Extracted text:
Now, at the beginning of the 21st century, the world has begun transition to qualitatively new model that differs fundamentally from the model that has existed for three centuries, including, its basic system of production and social relations, the role of human intelligence, moral norms and values, fundamentally new methods of governing and system of international relations.

And just as it was in England in the 18th century, where there were few people capable of understanding and assessing the scale of what was happening, so today the transition occurs largely by trials and errors, and is generated by the group of countries that just defend their interests and try to change the existing system that blocks their development.

This new model is being formed before our eyes by BRICS. However, this transformation is going mostly visible not inside these countries, their local economic and social systems, as it was in England in 18th century, but in the system of international relations, and that is one of the fundamental features of the present transition to the new model that taking place before our eyes.

If the existing model began to be created in few European countries, and among them England was the locomotive, the emerging model began to take shape as new system of interactions and interrelations between the largest and fastest growing states of the world.

Internal development and transformation turned out to be secondary, derived by changes in the model of international relations.

Why has the sphere of international relations become the area for the formation of this new model of world development?

If in England the impetus for the industrial revolution that shaped Western capitalism and democracy was given by the development of science and technology, labor and production organization that required and ensured transition from manual labor to manufacture, machine production, industrialization, industrial and financial capitalism, then what is behind the creation of the world new model?

Collected data
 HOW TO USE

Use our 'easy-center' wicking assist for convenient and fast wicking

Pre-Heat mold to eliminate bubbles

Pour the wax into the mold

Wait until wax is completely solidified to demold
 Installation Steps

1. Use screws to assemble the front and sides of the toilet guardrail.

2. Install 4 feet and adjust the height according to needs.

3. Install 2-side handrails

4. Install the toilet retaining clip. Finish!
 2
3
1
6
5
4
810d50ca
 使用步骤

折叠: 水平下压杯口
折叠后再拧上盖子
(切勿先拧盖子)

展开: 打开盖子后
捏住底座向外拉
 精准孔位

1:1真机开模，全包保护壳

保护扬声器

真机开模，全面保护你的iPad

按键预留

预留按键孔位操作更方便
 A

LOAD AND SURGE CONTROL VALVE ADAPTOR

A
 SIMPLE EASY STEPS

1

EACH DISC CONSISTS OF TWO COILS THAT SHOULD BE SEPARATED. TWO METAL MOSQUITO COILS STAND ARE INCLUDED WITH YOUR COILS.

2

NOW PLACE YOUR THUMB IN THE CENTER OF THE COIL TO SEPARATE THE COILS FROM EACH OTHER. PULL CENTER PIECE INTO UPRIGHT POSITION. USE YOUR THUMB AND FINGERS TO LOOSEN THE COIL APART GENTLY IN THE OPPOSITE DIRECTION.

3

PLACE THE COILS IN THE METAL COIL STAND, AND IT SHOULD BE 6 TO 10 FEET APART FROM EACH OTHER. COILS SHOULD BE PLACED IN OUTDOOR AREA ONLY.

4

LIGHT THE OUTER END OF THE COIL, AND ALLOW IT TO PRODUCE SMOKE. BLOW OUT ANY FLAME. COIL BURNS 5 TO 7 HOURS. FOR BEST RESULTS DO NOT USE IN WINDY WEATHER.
--
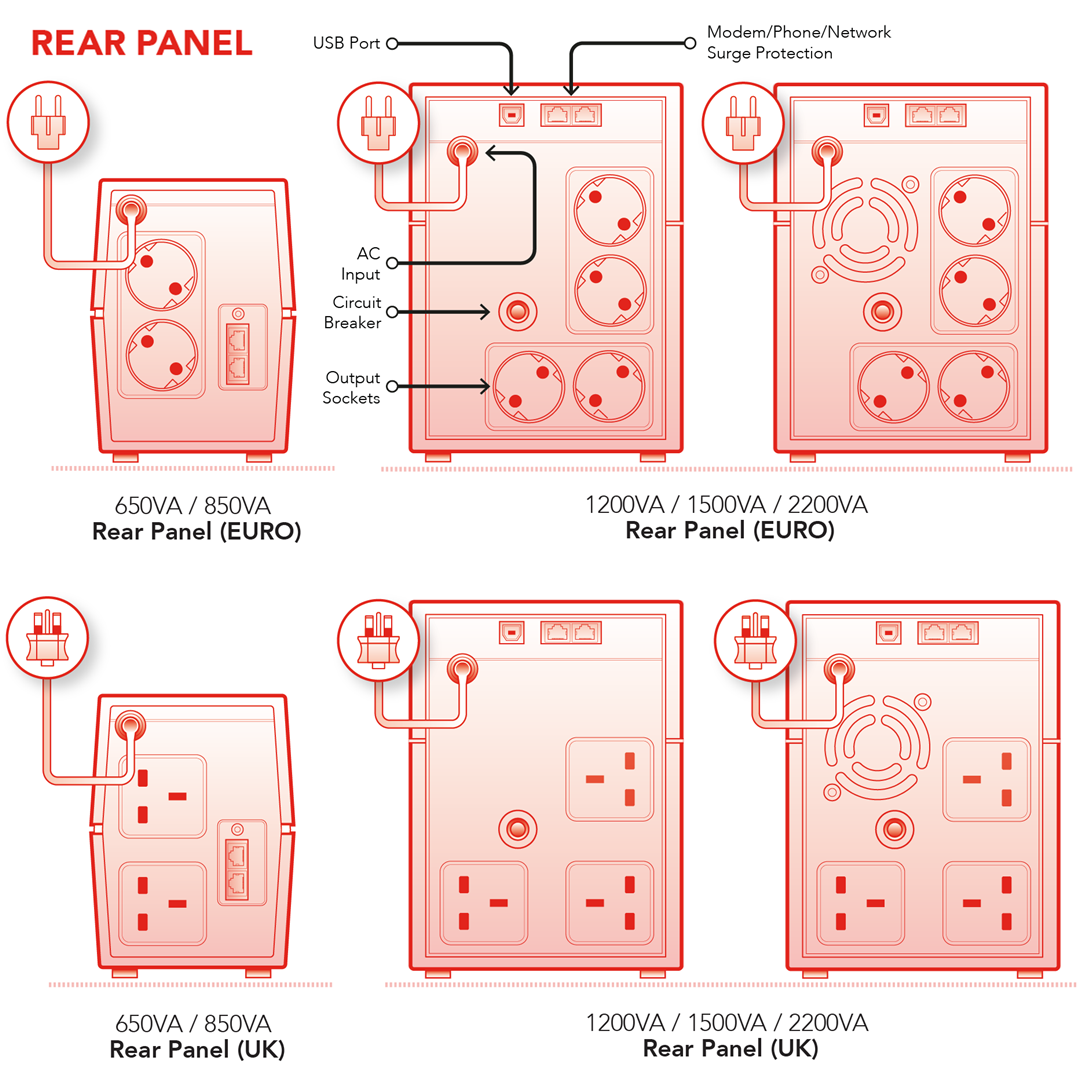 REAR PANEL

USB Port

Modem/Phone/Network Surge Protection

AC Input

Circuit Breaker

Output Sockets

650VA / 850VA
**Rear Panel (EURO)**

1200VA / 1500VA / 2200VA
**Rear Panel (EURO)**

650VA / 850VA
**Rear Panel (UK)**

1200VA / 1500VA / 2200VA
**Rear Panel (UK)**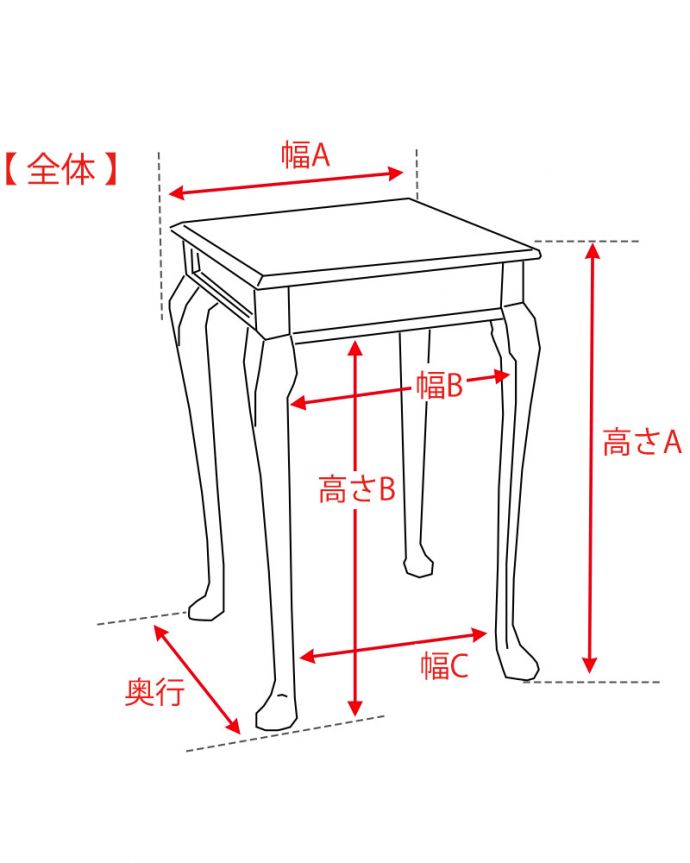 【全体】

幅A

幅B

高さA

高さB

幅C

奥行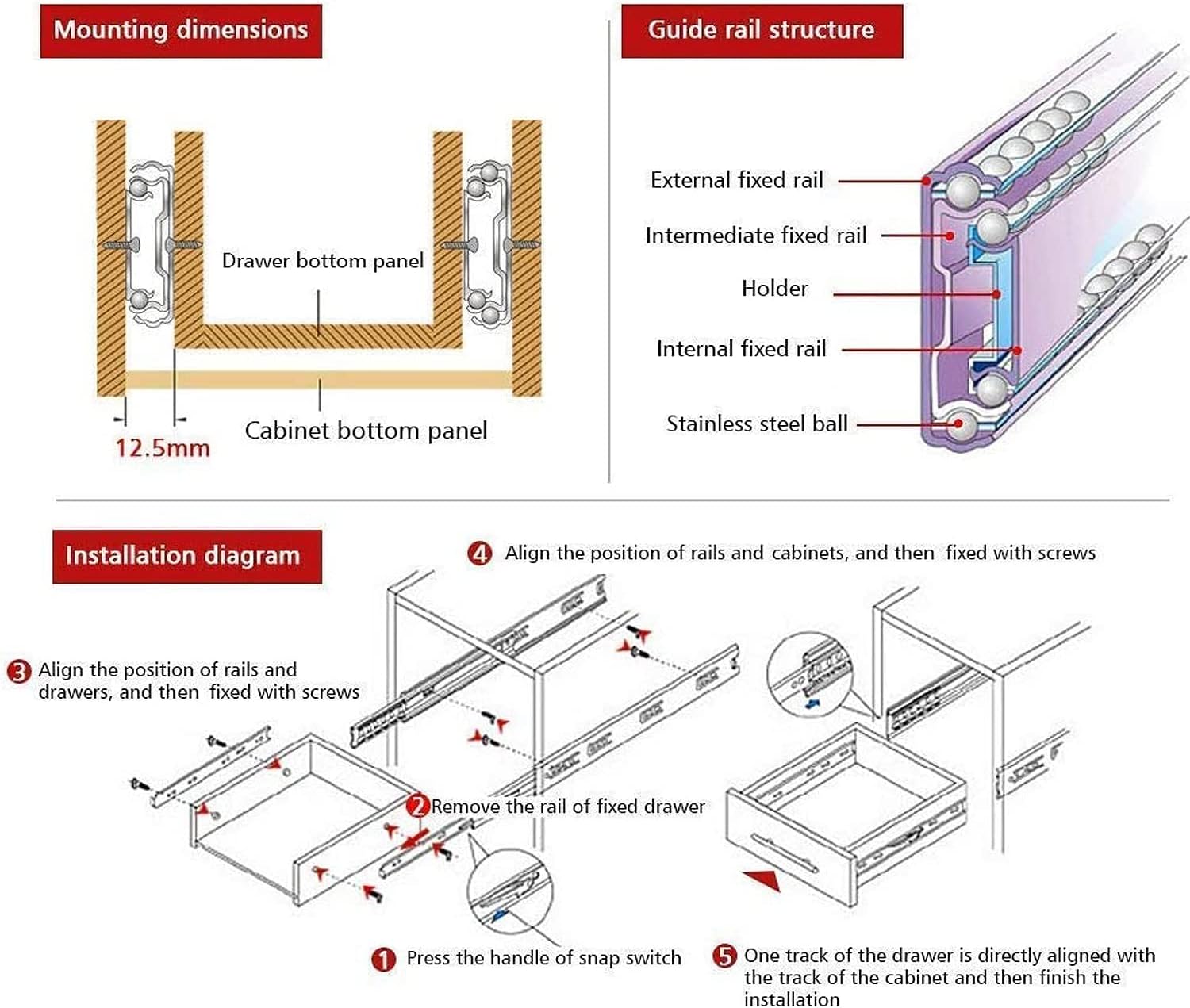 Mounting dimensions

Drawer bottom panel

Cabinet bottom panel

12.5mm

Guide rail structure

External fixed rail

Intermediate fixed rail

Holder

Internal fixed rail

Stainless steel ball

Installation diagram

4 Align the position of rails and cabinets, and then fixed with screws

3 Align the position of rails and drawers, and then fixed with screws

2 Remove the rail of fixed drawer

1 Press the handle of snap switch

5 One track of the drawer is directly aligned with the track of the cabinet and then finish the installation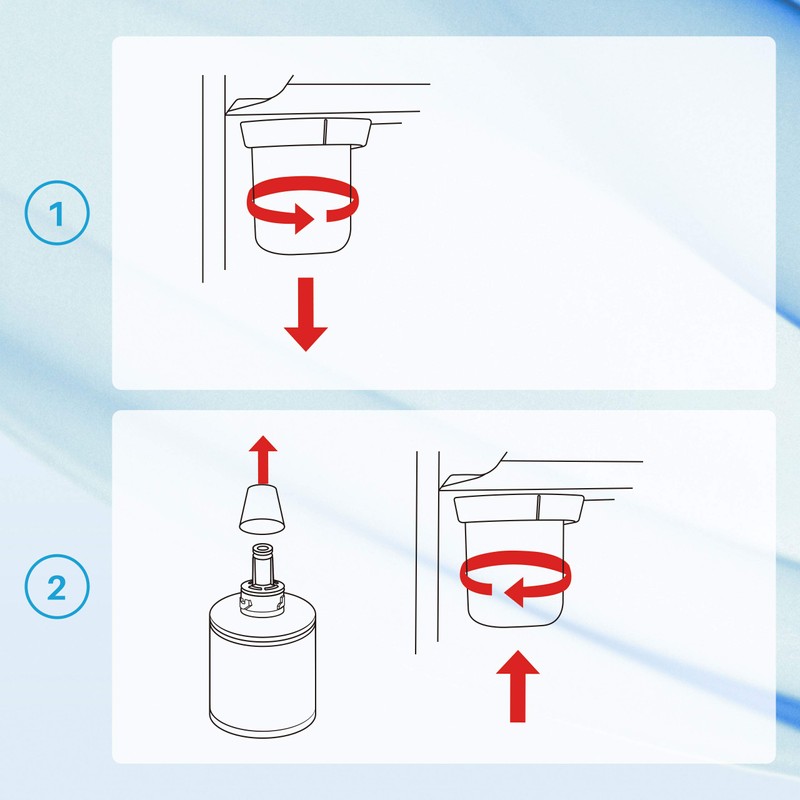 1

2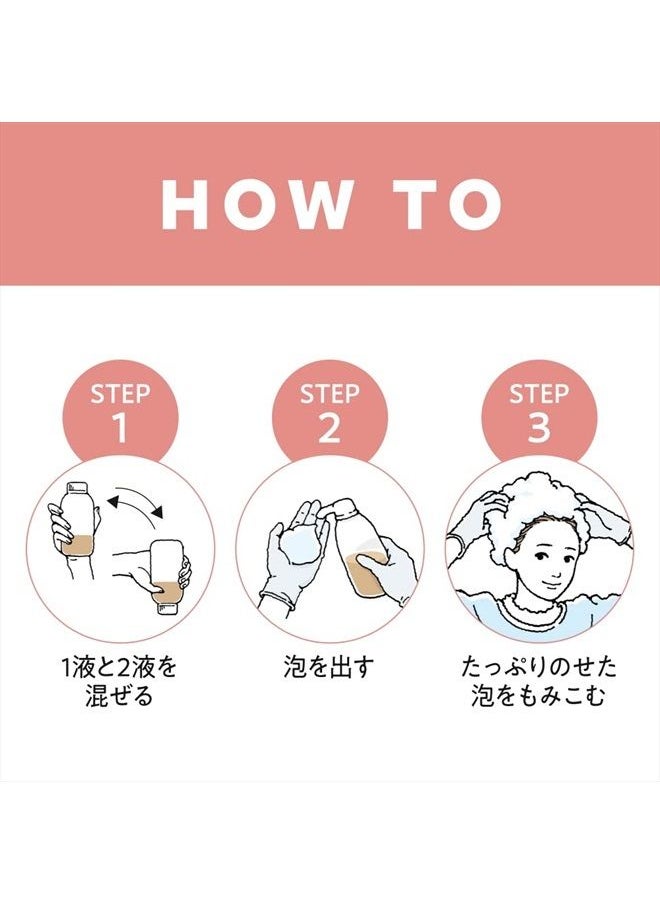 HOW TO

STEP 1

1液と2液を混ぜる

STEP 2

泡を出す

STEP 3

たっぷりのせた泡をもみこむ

What the exercise asks:
From the passage on BRICS and a new world model, output the part that opens with the words containing "If the existing" and closes with "model of international relations.". Copy it word for word.

Output of the task:
If the existing model began to be created in few European countries, and among them England was the locomotive, the emerging model began to take shape as new system of interactions and interrelations between the largest and fastest growing states of the world.

Internal development and transformation turned out to be secondary, derived by changes in the model of international relations.